Starting at the beginning of the records and ending at the line that contains "Result: the point at 675,579", write those lines out again with "green shrub" swapped for "green bush" and everything else left as it is.
=======
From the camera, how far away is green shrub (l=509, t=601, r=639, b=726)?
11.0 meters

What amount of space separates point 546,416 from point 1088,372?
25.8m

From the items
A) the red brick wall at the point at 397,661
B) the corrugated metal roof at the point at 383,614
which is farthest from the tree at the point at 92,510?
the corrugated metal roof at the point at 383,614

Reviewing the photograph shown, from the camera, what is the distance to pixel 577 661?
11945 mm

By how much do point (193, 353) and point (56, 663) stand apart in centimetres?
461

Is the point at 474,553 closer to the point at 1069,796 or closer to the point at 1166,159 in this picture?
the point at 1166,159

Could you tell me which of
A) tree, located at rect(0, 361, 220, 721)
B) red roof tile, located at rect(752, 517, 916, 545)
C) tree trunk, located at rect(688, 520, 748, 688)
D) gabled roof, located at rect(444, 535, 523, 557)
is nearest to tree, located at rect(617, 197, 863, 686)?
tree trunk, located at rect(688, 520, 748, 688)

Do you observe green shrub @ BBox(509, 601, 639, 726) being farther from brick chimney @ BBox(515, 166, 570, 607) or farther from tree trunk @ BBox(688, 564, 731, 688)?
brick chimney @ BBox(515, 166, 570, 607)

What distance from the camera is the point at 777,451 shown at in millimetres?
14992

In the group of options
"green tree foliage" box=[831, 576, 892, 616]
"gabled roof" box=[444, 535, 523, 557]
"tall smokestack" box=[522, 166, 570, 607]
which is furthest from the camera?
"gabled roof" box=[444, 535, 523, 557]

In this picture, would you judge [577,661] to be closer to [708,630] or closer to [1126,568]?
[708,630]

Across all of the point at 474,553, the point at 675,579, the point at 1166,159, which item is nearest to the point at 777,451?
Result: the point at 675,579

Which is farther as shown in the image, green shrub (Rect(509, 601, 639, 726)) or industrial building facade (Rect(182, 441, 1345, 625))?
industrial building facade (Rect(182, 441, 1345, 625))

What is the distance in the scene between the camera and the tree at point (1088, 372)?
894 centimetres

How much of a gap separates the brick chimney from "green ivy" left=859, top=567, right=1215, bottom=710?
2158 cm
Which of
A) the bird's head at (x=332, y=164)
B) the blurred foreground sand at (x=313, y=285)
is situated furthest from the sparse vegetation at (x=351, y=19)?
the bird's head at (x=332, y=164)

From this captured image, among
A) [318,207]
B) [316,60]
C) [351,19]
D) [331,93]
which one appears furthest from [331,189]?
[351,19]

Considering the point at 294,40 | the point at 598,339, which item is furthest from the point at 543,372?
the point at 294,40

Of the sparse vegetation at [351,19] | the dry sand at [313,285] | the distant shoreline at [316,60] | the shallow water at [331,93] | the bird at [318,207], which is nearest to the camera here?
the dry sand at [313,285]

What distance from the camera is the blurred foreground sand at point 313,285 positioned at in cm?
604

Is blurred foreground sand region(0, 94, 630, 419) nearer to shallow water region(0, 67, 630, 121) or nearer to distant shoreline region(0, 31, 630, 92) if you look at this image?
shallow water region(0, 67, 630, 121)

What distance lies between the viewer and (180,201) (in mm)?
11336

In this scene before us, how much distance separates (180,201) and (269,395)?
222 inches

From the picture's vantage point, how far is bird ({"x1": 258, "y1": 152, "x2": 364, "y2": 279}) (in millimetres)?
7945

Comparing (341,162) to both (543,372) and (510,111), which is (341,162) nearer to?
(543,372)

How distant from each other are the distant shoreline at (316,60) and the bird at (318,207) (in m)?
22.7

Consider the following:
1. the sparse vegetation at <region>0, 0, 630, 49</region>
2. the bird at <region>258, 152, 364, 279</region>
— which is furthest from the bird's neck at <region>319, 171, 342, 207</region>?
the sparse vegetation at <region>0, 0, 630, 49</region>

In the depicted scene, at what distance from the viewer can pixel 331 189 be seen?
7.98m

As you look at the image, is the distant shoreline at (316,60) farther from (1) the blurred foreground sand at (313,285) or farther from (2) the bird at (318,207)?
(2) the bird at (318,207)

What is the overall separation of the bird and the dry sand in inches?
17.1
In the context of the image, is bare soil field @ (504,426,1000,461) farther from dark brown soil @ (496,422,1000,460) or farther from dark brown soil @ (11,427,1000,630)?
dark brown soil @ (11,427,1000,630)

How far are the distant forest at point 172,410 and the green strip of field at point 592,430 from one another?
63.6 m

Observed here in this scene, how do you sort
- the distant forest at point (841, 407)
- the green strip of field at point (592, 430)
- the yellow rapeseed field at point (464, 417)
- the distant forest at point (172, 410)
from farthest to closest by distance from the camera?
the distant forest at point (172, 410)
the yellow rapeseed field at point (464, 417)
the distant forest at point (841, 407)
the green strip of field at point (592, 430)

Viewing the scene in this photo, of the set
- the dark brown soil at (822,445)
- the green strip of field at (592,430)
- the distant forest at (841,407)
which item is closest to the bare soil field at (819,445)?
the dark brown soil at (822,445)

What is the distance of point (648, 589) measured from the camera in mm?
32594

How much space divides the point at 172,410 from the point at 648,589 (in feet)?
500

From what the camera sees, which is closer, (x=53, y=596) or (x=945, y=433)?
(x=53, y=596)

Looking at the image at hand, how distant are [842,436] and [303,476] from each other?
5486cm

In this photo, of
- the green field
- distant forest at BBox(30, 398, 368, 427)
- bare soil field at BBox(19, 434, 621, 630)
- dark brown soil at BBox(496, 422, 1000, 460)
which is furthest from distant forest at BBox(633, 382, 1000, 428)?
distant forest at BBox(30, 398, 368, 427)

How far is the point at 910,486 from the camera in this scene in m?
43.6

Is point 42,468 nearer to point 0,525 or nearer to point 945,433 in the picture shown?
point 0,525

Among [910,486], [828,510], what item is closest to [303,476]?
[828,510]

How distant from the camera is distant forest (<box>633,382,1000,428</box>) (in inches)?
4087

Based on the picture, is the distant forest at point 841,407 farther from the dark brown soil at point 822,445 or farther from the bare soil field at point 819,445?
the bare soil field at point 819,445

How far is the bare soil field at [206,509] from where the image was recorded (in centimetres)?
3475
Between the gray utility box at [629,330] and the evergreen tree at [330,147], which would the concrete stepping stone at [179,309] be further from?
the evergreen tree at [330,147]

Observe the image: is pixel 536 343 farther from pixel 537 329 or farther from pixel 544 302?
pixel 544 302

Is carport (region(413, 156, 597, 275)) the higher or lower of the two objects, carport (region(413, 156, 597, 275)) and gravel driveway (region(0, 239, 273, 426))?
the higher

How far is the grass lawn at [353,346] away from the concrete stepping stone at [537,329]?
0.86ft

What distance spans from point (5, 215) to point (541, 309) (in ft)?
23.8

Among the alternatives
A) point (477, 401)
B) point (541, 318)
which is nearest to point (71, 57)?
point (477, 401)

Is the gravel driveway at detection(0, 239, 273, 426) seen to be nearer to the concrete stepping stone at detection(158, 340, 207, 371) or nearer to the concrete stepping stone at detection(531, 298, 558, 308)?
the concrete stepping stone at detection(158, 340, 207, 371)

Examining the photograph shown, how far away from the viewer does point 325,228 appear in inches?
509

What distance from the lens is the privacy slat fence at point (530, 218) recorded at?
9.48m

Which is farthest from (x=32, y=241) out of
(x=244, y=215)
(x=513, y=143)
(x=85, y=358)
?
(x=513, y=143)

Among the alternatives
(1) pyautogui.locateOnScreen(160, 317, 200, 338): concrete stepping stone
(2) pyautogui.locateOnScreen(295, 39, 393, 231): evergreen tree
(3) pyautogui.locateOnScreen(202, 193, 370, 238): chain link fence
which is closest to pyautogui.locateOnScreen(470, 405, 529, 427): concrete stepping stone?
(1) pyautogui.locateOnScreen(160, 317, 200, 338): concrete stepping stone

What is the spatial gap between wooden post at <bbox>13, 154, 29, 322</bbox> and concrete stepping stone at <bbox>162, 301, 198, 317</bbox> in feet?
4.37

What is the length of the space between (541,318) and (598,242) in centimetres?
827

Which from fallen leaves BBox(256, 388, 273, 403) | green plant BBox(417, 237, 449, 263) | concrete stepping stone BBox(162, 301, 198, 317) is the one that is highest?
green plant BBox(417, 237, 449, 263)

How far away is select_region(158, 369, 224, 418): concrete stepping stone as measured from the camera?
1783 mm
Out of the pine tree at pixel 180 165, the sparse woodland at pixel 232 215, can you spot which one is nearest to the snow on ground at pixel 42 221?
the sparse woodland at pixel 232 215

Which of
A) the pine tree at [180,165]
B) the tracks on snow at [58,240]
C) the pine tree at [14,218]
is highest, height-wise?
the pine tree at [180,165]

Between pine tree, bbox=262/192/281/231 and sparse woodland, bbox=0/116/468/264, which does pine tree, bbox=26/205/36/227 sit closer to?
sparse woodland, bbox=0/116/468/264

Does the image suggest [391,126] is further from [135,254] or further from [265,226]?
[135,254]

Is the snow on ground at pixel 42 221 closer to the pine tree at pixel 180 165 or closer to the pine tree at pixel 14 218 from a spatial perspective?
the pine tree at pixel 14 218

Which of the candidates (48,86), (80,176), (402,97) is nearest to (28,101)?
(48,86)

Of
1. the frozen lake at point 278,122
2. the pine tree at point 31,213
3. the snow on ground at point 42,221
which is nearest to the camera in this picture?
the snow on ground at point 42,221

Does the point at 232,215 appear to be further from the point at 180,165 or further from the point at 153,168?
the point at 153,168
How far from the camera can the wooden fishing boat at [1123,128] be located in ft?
=======
# [REPLY TO THE EXERCISE]
From the camera, how far away is green bush (l=509, t=601, r=639, b=726)?
11.0 meters

What amount of space separates point 546,416 from point 1088,372?
25.8m

From the items
A) the red brick wall at the point at 397,661
B) the corrugated metal roof at the point at 383,614
which is farthest from the tree at the point at 92,510?
the corrugated metal roof at the point at 383,614

Reviewing the photograph shown, from the camera, what is the distance to pixel 577 661?
11945 mm

By how much do point (193, 353) and point (56, 663) stand apart in centimetres?
461

Is the point at 474,553 closer to the point at 1069,796 or closer to the point at 1166,159 in this picture?
the point at 1166,159

Could you tell me which of
A) tree, located at rect(0, 361, 220, 721)
B) red roof tile, located at rect(752, 517, 916, 545)
C) tree trunk, located at rect(688, 520, 748, 688)
D) gabled roof, located at rect(444, 535, 523, 557)
is nearest to tree, located at rect(617, 197, 863, 686)?
tree trunk, located at rect(688, 520, 748, 688)

Do you observe green bush @ BBox(509, 601, 639, 726) being farther from brick chimney @ BBox(515, 166, 570, 607) or farther from tree trunk @ BBox(688, 564, 731, 688)?
brick chimney @ BBox(515, 166, 570, 607)

What distance from the camera is the point at 777,451 shown at in millimetres?
14992

In the group of options
"green tree foliage" box=[831, 576, 892, 616]
"gabled roof" box=[444, 535, 523, 557]
"tall smokestack" box=[522, 166, 570, 607]
which is furthest from the camera?
"gabled roof" box=[444, 535, 523, 557]

In this picture, would you judge [577,661] to be closer to [708,630] or closer to [1126,568]?
[708,630]

Across all of the point at 474,553, the point at 675,579, the point at 1166,159, which item is nearest to the point at 777,451?
Result: the point at 675,579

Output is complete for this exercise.